Displaced foreigners who lived at the inner-city building that caught fire and claimed the lives of more than 70 people fear deportation to the extent that they don’t want to look for their loved ones who could be dead or in hospital.
On Monday, Malawian national Fatima Banda, 20, sat on a street corner near where their building caught fire. She returns every day to what was their home until last Thursday, hoping to find her sister, Rejoice, 23, and brother Emmanuel, 30, whom she last saw when the building burnt down.
On the night of the fire, Banda slept on the same street corner and said some Good Samaritans came and donated blankets to herself and others who were stranded in the cold, while fellow Malawians offered her a place to sleep on Saturday night.
Perseverance Mukoni from Zimbabwe also says he has been sleeping on the street since the fire displaced them. He said he didn’t feel comfortable going to any of the shelters offered by the City of Johannesburg because he had heard that displaced South Africans at the shelters were ill-treating foreign nationals. Mukoni also believed the shelters were set up so authorities could detain and deport all the foreign nationals there.
“I have three brothers who left the shelter the following day because they said it was not nice.
“They said they are being called names and when they tried to get food, South Africans told them that they must be last to get food because they are foreigners,” Mukoni said.
He also said he had been sleeping on the streets since last Thursday.
Mukoni said:
We make the fire to keep us warm and also use the blankets that were donated to us. During the day, we survive by donations from NGOs that bring us food. I don’t know for how long that will last, but that has been our life.
Displaced foreign nationals say they always encourage each other to stay as a group at all times to avoid being victimised by police on the streets.

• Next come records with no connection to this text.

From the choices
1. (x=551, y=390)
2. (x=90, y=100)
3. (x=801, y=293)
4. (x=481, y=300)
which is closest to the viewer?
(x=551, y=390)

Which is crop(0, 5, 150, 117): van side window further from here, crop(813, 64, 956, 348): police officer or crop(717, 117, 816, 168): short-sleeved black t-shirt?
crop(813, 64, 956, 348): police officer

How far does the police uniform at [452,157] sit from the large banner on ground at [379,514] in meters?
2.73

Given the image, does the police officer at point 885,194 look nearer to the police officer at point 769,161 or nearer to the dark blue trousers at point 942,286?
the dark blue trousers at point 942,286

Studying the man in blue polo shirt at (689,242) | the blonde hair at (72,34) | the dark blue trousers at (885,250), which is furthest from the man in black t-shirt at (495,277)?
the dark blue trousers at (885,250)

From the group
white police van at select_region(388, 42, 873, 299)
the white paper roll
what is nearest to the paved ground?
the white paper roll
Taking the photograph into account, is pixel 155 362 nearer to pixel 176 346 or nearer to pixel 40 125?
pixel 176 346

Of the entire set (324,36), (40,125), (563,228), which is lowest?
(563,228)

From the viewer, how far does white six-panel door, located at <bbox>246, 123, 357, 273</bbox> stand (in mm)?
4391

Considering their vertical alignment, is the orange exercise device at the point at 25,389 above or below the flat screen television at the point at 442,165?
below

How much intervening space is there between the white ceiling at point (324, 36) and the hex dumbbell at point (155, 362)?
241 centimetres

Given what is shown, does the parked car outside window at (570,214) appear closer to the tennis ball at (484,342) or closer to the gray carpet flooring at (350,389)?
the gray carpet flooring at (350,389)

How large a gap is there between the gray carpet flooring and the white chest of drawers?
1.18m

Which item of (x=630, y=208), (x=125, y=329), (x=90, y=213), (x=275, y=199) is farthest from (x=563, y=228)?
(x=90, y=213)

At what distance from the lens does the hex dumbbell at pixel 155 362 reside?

News crew went to a shelter in Bezuidenhout Valley, where some of the displaced people are being accommodated. The majority of the people there were South African. While several women were interacting with each other, Fadila Kasim, 32, from Malawi, sat alone in one corner of a big hall that has been used to accommodate the men and women.

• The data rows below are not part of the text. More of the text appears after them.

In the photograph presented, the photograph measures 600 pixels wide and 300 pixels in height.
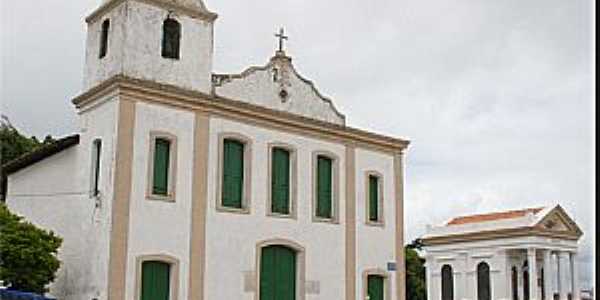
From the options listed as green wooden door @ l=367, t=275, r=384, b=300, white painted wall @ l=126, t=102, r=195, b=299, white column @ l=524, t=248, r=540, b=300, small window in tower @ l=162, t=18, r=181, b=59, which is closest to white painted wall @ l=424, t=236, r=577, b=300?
white column @ l=524, t=248, r=540, b=300

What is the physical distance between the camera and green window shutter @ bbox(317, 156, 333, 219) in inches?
866

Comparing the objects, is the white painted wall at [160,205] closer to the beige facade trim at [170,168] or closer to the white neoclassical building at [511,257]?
the beige facade trim at [170,168]

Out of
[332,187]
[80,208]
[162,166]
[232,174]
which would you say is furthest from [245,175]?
[80,208]

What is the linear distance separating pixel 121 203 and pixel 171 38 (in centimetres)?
499

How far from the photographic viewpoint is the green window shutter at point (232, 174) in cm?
1995

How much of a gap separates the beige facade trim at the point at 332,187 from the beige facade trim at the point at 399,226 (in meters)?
2.49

The other women had snacks, fruit and clothes packed next to their blankets. Kasim only had a mattress and a blanket. She did not say much.
News team had interacted with her last week Thursday at the scene of the fire. Her demeanour at the shelter was a complete contrast to who she was on the street. She would only say that she was not OK and wanted to leave the shelter. Nabeelah Mia, the head of the penal reform programme at Lawyers for Human Rights, said many of the fire survivors had lost everything.
Mia said the survivors had been through the physical and psychological trauma of losing their belongings and loved ones.
“On top of this, where survivors are [foreign] nationals, they fear that if asked for documentation, they will be unable to show it as some may have lost their documentation in the fire.
“If they cannot do so, the Department of Home Affairs might detain and deport them back to dire circumstances.
“The threat of detention and deportation is alone enough to cause trauma, especially given the conditions of detention and the ill-treatment people suffer when detained.
“Carrying that fear on top of the trauma resulting from the fire is heartbreaking,” she said. Mia called for the humane treatment of survivors, not actions that will add to their trauma.